L’objectif pour İlker Çatak était de constituer une classe de 5ème. Le réalisateur recherchait des enfants âgés de onze à quatorze ans. Cette tranche d’âge se caractérise par le fait que certains enfants sont très avancés, d’autres plus rêveurs : "J’ai voulu voir beaucoup d’enfants pour me faire une idée de ce qu’était une classe à cet âge-là. Nous proposions aux enfants d’improviser par groupe de quatre ou cinq."
"Cet exercice nous a permis de voir qui sortait du lot. Une fois que nous avons choisi tous les membres de la classe, j’ai fait en sorte de créer une cohésion entre eux, de les rendre attentifs à ce qui se passait sur le plateau, à ce qui arrivait aux autres… Et surtout, je leur ai expliqué le concept de collègues de travail et la notion de solidarité qui sont capitaux dans le cadre d’un tournage", précise le réalisateur.
Pour le personnage de Thomas Liebenwerda, İlker Çatak a pensé qu’il serait intéressant de confier ce rôle à une personne de couleur, pour montrer à quel point l'accuser de racisme est absurde. Il confie : "Mais nous vivons une époque absurde et, d’une certaine manière, le film était aussi une tentative de dépeindre cette confusion. Rafael Stachowiak a été choisi parce que je voulais un acteur qui parle polonais. L’idée des origines polonaises de Carla Nowak m’est venue parce qu’une de mes collègues turques me répondait constamment en allemand lorsque je m’adressais à elle dans notre langue."

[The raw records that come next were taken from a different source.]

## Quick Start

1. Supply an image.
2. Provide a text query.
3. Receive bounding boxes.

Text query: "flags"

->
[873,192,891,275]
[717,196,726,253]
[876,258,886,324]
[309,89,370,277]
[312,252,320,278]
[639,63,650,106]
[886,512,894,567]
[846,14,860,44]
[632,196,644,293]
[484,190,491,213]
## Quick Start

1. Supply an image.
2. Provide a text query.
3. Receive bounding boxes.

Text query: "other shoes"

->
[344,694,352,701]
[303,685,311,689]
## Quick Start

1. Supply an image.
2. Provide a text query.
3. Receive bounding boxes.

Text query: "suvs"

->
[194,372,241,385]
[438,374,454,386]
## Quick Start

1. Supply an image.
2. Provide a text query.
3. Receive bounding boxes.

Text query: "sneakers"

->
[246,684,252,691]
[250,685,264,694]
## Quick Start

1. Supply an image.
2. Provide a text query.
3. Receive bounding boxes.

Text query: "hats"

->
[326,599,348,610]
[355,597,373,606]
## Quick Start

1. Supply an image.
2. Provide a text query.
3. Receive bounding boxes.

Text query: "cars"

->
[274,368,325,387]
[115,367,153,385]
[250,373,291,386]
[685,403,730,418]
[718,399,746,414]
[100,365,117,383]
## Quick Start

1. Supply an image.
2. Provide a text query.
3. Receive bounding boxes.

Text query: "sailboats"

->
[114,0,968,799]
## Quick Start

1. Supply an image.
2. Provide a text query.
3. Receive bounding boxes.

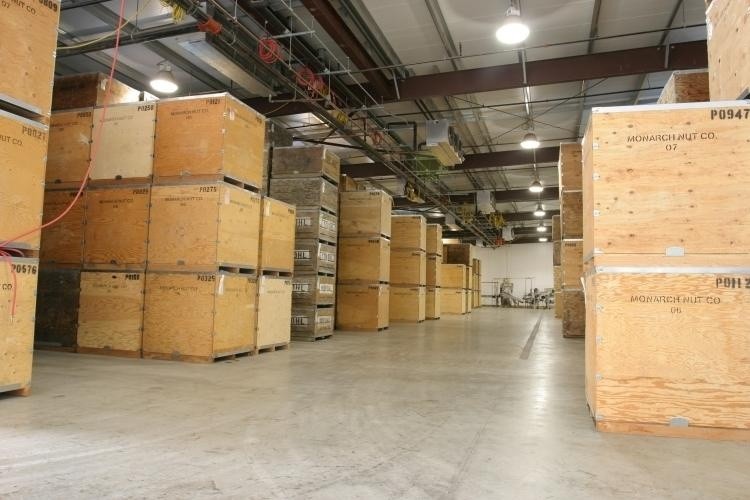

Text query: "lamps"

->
[495,1,548,242]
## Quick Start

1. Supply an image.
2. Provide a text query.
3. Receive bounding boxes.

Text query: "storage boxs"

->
[551,0,749,441]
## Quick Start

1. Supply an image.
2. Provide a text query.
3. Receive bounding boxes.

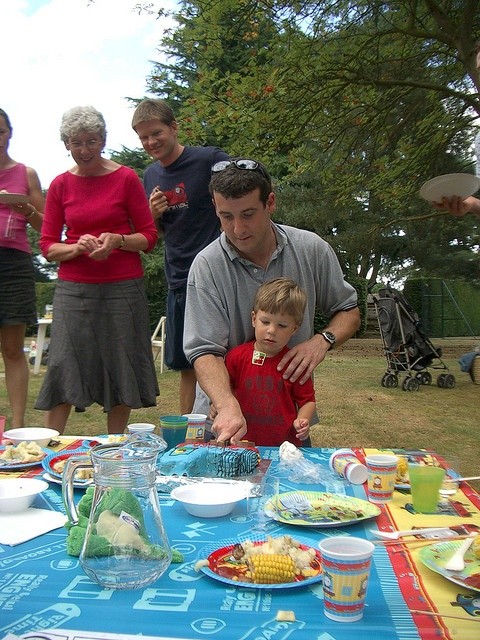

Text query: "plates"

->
[42,449,94,482]
[264,491,381,527]
[0,445,54,468]
[394,464,462,489]
[419,540,480,592]
[83,434,131,449]
[196,533,322,589]
[0,193,31,205]
[42,472,88,489]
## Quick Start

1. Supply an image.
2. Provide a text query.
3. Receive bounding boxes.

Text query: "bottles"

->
[62,443,173,589]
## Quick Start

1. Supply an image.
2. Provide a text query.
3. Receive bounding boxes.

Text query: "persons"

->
[209,276,315,447]
[34,105,159,436]
[431,43,480,220]
[0,108,45,430]
[182,157,362,447]
[132,99,229,418]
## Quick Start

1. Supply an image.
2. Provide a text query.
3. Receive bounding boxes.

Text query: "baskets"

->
[469,355,480,386]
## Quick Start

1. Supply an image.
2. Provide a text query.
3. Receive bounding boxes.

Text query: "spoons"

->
[369,527,449,540]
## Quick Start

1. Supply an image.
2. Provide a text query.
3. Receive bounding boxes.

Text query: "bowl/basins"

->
[0,478,49,512]
[171,484,248,517]
[3,428,59,448]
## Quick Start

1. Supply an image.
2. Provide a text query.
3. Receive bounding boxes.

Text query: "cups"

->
[319,536,375,623]
[159,415,188,452]
[128,423,155,435]
[409,466,445,512]
[329,449,367,484]
[365,455,398,505]
[0,415,6,438]
[183,414,207,442]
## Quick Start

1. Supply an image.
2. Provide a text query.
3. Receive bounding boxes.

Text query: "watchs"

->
[317,330,336,351]
[116,233,125,250]
[25,210,37,220]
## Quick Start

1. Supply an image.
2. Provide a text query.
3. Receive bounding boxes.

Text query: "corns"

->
[247,552,297,583]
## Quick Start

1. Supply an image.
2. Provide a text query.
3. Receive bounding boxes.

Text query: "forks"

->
[445,532,478,571]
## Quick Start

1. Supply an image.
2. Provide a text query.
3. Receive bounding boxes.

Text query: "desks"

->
[35,317,54,376]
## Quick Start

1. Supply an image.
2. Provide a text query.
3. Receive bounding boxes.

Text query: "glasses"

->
[66,141,102,148]
[211,159,266,178]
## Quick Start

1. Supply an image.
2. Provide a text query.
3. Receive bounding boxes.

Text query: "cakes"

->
[156,439,262,480]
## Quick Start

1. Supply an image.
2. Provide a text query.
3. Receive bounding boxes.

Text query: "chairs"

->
[149,317,176,374]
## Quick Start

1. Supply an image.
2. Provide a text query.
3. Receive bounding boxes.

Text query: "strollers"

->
[371,288,455,392]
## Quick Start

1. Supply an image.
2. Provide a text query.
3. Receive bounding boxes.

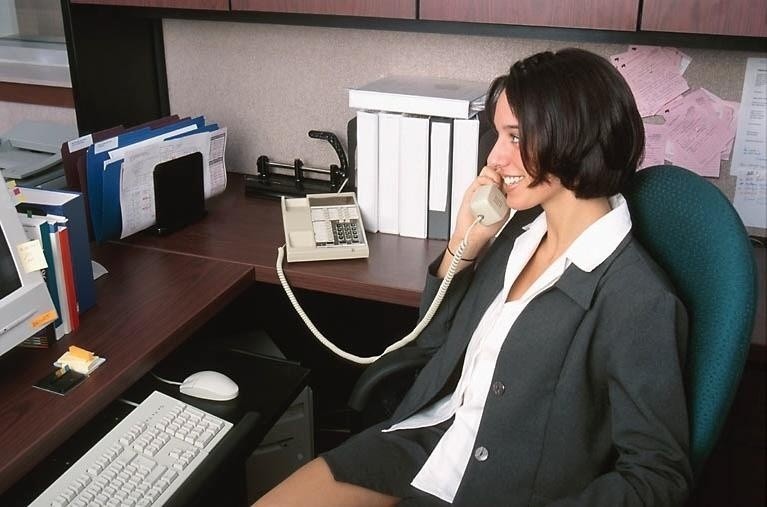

"Je comprends que l’on ne parle pas une langue étrangère quand il y a plusieurs personnes dans la pièce, car c’est impoli. Mais cela dit aussi quelque chose de l’assimilation de l’immigré, de sa volonté de ne pas se faire remarquer. Eva Löbau, que l’on peut voir dans le rôle de la secrétaire de l’école, est incroyablement fragile et drôle à la fois. Je pourrais la regarder jouer toute la journée."